* Task description *
How would the passage below on the EU Emissions Trading System go on? Continue it from its final sentence.

───── Selected excerpt ─────

The EU ETS operates in the 27 Member States of the EU, Iceland, Liechtenstein and Norway.
In the United Kingdom the EU ETS operated until the end of 2020 (from 1 January 2021 the UK ETS replaced the UK's participation in the EU ETS and the EU ETS Directive applies to and in the UK only in respect of the generation of electricity in Northern Ireland, on the basis the Protocol on Ireland/Northern Ireland).
As of 1 January 2020, the EU ETS is also linked to the Swiss carbon market.
It regulates emissions from nearly 11 000 power and heat plants and manufacturing installations as well as around 350 aircraft operators flying from/to EEA's airports and from EEA's airports to Switzerland and the UK.
It covers around 36% of the EU's GHG emissions (Report of 28 October 2021 on the functioning of the European carbon market, COM(2020) 740 final).
EU Member States may add more sectors and greenhouse gas emissions to the EU ETS (opt-in procedure).
The EU ETS works on the 'cap and trade' principle and is a market-based measure where participants are required to monitor and report their emissions and surrender sufficient emission allowances to cover their reported emissions in each year.

───── Dataset content ─────

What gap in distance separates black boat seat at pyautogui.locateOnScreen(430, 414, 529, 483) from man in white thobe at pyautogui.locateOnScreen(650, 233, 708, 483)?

─────

* Answer *
Emission allowances can be traded to enable abatement to occur where it is most cost effective to do, thereby lowering the overall cost of tackling climate change.
The EU ETS was designed as a quantitative instrument in which a predetermined quantity of emission allowances is released to reach the desired environmental aim, which, under Article 1 of the EU ETS Directive, is ‘to promote reductions of greenhouse gas emissions in a cost-effective and economically efficient manner’ (European Court of Justice in the judgment of 21 June 2018, Republic of Poland v European Parliament and Council of the European Union, Case C-5/16).
European Court of Justice assessed in the said judgment of 21 June 2018 that the system “does not intervene directly to set the price of allowances, the latter being determined exclusively by market forces, on the basis of, inter alia, the scarcity of allowances, combined with the flexibility provided by the possibility of trading allowances.”
The price signal created at EU level is supposed to influence the operational and strategic decisions of investors.
EU ETS cap
A 'cap' is an absolute quantity of greenhouse gases which can be emitted by the factories, power plants and other installations in the system, to ensure the emission reduction target is met.
The cap corresponds to number of allowances put in circulation over a trading phase (period).
In phases 1 and 2 (2005 - 2012) the EU-wide cap was determined in a bottom-up manner from the aggregated total quantity of allowances laid down by Member States in their National Allocation Plans (NAPs).
As from the start of the phase 3, an EU-wide cap is determined by the EU ETS Directive.
The 2013 cap for emissions from stationary installations was set at 2 084 301 856 allowances.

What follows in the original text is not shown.